(Aim of the task)
Answer these questions from the passage below about Google search and AI:
(a) According to Eddy Cue, how long had it been since a fall-off like the drop in Google searches on Safari had occurred?
(b) About how much market cap did Alphabet stock shed on the comments?
(c) How much does the agreement making Google the default search engine on Safari send to Apple every year?

(Exercise passage)
--------------------

Tech had a mic-drop moment last week when Apple’s Eddy Cue testified that Google searches on Safari had dropped sharply over the past two months. A fall-off like that hadn’t occurred in more than 22 years, he added, pointing at generative AI as the likely culprit.
Alphabet stock plunged on the comments, shedding close to $250 billion in market cap. Google’s share of search traffic has also dipped, falling below 90% for eight months straight. It’s still in pole position, but investors are spooked.
Has AI broken through Google’s moat? As more and more people try GenAI tools for fast summaries and bullet-list compilations, we dig into the figures and look at the challenges facing the search giant’s core business.
Key Takeaways
- News that Google searches had fallen on Apple’s Safari browser sent shivers through Wall Street.
- The price of GOOGL took a beating as a narrative took hold amongst investors that Alphabet had missed the boat on AI.
- There’s no question AI is impacting search, as more and more people try it or use it more frequently.
- And the search market itself is in flux, with users favoring different platforms for different types of queries.
- But it’s way too soon to count Google out. The company is making big moves in AI, and search remains at the heart of its strategy. Its biggest mistake may be not shouting its AI story from the rooftops.
Searching for Dominance
The agreement, making Google the default search engine on Safari, sends about $20 billion in commissions to Apple every year. For Google, sinking traffic from the world’s favorite handset adds to uncertainty over the company’s future.
Alphabet has lost two federal antitrust cases in 12 months and now faces a potential breakup. Critics have long objected to Google’s hold on the market, which is so tenacious even Microsoft hasn’t been able to pry it off.

--------------------

Scene geometry reasoning data:
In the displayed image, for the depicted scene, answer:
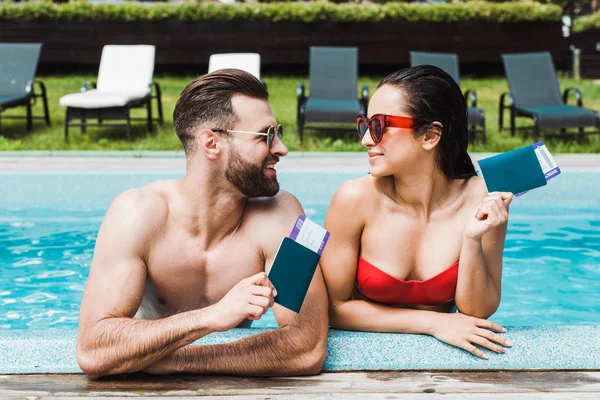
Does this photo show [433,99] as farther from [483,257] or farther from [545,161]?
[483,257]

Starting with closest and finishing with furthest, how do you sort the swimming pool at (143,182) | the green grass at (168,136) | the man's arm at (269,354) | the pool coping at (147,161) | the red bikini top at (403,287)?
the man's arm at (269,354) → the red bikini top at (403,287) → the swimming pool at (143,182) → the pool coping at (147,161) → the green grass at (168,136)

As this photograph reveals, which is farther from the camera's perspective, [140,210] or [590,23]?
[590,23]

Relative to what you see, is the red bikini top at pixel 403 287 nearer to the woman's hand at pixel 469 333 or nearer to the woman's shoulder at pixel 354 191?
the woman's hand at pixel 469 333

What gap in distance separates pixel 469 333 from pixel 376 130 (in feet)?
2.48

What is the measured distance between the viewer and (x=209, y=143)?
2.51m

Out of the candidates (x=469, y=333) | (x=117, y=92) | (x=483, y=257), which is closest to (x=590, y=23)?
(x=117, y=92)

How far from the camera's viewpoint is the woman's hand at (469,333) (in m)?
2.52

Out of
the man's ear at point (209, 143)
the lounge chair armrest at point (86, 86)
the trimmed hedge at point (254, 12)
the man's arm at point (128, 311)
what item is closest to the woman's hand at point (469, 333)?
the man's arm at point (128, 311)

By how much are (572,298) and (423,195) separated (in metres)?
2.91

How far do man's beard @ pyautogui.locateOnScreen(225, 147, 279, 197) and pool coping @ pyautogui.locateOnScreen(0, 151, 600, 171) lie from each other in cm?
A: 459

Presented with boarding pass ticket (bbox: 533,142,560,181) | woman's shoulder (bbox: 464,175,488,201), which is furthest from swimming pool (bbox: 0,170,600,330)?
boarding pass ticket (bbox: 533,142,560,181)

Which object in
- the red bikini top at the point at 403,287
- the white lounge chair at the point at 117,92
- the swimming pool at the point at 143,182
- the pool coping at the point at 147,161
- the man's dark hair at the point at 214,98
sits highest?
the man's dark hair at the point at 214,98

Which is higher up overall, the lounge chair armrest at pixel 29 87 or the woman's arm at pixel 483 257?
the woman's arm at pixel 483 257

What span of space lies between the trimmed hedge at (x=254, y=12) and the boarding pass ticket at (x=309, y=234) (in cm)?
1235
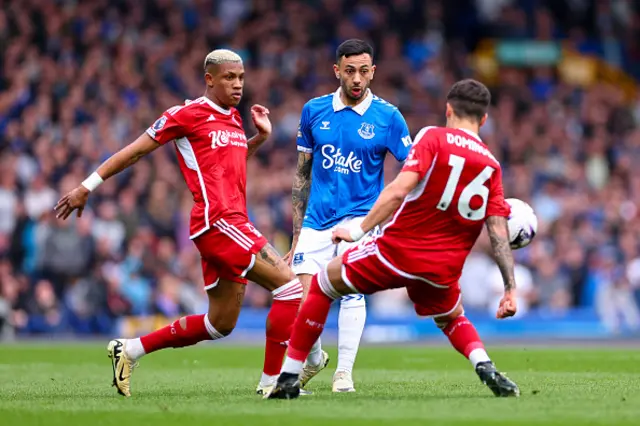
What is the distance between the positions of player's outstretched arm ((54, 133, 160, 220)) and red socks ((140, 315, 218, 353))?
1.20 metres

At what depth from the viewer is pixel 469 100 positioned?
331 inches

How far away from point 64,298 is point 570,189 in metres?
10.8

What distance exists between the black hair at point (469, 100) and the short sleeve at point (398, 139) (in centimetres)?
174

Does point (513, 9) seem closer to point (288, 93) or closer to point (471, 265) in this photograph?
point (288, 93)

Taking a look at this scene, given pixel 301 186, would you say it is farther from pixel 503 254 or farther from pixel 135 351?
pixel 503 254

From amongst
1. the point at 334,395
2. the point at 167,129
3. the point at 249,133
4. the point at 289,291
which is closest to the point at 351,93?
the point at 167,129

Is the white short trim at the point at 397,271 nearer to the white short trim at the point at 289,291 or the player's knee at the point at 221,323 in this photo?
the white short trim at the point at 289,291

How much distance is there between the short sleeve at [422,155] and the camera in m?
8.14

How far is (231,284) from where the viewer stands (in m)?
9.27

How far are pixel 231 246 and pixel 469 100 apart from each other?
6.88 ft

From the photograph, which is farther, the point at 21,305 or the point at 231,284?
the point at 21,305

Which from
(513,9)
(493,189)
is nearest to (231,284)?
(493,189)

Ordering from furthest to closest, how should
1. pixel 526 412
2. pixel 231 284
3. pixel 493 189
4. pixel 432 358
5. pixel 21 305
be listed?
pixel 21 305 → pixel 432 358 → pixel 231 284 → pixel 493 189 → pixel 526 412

--------------------

(Answer section)
(a) More than 22 years.
(b) Close to $250 billion.
(c) About $20 billion in commissions.